For the most part I like change. I become frustrated and twitchy when things are too mundane for too long. For instance, I like to move. After about four years in any one place I start climbing the walls. Doesn't have to be a big move. Could be just across town. But I need to keep moving. New walls, new people, new experiences...you get the picture. I tend to change jobs a lot as well. In the last twenty four years I've had more than forty two jobs. Jack of all trades, master of none. That's me.
But most of those changes were of my own making. I chose them. Just lately it seems like things are changing too fast...I have too little control. I'm aware that for the most part control is an illusion. But I like that illusion. And usually when I decide it's time for a change, I can visualize the outcome. Of course, it may not always end up the way that I envisioned it, in fact it seldom does, but the illusion gives comfort.
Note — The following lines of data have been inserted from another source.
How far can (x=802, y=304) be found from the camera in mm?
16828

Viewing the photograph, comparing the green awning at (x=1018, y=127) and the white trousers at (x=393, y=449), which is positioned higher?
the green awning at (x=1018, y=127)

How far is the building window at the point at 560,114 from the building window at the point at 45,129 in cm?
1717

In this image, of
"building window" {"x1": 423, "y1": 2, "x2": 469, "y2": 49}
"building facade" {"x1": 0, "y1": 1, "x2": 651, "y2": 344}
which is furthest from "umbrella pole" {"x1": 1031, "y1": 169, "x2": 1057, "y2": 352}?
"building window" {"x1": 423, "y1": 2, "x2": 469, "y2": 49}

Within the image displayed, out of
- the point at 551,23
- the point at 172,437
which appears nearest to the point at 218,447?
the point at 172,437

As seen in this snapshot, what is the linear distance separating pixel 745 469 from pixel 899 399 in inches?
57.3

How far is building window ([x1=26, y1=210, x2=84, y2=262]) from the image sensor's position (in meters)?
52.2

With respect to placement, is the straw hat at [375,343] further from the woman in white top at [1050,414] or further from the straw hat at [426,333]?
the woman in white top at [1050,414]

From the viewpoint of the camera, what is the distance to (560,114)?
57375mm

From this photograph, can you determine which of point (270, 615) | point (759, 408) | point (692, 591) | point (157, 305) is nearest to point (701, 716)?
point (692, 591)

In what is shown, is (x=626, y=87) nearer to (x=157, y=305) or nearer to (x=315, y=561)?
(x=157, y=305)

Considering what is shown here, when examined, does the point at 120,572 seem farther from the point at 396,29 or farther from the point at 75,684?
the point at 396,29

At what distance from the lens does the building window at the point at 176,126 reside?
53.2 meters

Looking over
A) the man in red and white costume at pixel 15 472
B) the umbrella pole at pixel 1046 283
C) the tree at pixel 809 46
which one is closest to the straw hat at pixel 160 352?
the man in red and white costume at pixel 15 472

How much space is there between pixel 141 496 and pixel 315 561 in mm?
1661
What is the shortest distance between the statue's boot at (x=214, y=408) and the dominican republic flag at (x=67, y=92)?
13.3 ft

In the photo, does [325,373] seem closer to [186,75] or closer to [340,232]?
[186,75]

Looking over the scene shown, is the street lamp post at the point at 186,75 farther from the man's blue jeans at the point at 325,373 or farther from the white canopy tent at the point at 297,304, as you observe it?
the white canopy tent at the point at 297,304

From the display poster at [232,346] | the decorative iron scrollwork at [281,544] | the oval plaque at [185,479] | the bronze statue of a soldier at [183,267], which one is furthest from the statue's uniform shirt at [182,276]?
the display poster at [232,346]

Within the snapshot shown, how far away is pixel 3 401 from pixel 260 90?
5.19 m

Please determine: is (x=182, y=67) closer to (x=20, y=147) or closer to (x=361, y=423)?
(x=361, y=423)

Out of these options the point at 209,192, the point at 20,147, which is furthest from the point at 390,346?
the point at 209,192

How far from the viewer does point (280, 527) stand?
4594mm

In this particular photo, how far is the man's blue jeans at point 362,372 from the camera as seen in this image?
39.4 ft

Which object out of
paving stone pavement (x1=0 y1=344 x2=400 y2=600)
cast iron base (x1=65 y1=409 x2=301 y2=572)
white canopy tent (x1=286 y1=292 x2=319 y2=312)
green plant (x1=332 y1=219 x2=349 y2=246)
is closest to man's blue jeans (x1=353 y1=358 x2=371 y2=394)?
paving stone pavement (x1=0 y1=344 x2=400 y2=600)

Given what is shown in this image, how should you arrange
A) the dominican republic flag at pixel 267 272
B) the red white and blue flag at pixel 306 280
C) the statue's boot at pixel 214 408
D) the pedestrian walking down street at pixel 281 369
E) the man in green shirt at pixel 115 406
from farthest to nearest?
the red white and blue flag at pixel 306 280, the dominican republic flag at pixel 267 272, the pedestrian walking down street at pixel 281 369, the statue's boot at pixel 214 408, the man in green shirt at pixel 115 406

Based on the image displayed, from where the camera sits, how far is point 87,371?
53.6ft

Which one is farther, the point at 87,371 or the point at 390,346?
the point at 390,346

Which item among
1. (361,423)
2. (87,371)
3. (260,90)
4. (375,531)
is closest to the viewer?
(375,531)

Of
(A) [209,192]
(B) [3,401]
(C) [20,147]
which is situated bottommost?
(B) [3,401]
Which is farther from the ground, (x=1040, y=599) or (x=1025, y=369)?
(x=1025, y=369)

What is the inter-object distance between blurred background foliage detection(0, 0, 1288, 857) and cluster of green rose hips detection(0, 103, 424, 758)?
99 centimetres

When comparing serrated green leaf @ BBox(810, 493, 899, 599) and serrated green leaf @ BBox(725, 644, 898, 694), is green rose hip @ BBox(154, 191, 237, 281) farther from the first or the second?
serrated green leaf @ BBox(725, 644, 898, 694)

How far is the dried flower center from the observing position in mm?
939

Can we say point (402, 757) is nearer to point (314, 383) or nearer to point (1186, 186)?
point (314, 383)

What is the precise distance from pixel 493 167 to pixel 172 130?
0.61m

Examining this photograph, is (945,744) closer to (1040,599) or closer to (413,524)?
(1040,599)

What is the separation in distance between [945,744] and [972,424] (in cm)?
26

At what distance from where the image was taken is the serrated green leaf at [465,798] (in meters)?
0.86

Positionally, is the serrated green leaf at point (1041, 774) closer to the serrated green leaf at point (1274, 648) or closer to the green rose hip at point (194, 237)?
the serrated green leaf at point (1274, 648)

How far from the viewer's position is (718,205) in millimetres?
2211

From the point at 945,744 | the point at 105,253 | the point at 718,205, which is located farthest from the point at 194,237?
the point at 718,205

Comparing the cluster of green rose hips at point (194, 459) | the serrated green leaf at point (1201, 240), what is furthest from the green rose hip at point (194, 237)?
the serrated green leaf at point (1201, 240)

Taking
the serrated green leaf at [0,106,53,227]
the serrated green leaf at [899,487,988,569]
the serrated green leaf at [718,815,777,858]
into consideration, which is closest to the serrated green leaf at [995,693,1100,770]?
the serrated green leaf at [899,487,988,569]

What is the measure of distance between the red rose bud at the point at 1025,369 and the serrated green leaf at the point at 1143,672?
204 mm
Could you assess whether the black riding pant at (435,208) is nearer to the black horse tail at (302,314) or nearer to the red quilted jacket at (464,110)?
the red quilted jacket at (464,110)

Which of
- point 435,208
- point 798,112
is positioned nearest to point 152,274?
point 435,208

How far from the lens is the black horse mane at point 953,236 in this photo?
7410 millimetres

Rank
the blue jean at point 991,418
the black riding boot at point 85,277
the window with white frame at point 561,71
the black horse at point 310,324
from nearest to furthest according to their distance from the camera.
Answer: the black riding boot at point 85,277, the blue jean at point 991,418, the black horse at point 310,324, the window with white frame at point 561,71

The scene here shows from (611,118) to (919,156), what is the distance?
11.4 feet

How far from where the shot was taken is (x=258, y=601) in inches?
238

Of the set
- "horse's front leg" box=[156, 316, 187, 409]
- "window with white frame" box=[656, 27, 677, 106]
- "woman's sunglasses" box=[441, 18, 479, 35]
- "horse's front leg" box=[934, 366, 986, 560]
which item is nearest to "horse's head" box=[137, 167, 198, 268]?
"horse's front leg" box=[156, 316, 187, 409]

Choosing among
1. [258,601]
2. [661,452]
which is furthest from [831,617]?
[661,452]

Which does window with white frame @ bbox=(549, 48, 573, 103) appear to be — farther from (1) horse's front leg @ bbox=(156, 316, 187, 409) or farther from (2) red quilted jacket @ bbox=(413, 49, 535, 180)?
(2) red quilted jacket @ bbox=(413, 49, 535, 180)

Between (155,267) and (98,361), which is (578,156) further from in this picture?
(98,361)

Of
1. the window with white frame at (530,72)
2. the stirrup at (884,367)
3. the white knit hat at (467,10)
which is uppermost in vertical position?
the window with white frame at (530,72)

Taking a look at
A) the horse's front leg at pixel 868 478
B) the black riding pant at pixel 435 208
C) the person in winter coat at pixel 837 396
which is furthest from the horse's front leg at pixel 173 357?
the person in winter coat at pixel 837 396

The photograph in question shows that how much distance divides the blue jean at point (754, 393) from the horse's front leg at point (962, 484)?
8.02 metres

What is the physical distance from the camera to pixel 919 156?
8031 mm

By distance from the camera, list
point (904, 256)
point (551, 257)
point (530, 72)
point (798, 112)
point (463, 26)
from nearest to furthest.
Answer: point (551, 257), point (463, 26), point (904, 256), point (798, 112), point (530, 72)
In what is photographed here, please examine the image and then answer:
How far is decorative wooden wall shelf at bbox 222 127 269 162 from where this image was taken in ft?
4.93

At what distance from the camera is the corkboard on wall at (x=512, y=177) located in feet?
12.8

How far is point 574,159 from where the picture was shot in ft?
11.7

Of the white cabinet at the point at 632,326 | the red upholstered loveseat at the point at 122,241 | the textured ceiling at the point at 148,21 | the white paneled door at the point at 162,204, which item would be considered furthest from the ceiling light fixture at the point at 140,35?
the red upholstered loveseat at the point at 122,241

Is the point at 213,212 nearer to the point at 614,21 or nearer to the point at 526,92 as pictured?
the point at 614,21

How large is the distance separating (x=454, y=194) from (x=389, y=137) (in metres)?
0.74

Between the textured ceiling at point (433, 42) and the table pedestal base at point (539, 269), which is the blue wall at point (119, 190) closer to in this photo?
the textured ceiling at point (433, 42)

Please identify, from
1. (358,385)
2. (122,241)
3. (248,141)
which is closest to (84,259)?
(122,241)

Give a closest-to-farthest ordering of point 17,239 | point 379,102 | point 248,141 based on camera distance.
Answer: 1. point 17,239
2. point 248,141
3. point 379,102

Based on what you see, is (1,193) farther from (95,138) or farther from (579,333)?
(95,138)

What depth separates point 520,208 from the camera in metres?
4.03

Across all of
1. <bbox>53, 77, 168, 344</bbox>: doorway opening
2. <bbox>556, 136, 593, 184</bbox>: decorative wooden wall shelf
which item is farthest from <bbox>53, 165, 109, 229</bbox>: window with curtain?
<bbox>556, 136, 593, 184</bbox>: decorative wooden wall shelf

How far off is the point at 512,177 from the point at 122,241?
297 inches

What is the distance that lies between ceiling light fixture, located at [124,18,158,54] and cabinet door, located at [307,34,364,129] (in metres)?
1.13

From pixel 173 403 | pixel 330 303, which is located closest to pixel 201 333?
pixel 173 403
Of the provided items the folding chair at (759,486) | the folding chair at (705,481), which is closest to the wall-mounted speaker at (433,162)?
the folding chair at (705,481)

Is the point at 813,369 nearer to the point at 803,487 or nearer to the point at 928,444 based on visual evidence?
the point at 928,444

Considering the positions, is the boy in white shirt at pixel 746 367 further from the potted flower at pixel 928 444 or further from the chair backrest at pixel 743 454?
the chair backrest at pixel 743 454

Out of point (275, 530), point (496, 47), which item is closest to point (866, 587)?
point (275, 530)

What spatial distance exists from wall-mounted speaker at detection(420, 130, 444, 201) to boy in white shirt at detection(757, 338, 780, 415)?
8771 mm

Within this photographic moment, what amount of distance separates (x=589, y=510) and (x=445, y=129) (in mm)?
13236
Right now it feels as if someone gave up on the pebble and dropped a fuckin' boulder in the pond. And here I am, clinging to some small twig, trying to stay afloat. Some moments it seems that I am in control and steering my course through the resulting currents and the next, I am about to be swamped by a tidal wave.
I want to curl up in a safe little den by myself and ignore the world around me. I want to break free, burst through the walls hemming me in and take the world by storm. I feel like dancing with joy. I feel like screaming. Some days it is just too confusing to be me.
For the most part I know what I want. But as I have pointed out to my children on countless occasions, no man is an island. What I want may not mesh with what my partner wants. And many are affected by my decisions and actions.
I am so weary of always trying to figure out what everyone else needs and wants and then trying to bend my needs and wants to meet them. I'm tired of compromise. I'm tired of feeling/being responsible to everyone's feelings. I don't want to care anymore. And yet I know that if I didn't care I wouldn't like myself.
I suppose that the bottome line is that today I feel like a rat in a maze. I believe that there is a wondrous piece of cheese waiting for me at the end. And I need and want that cheese. The question is whether I have enough energy to continue searching for it or if I will just lay down and starve.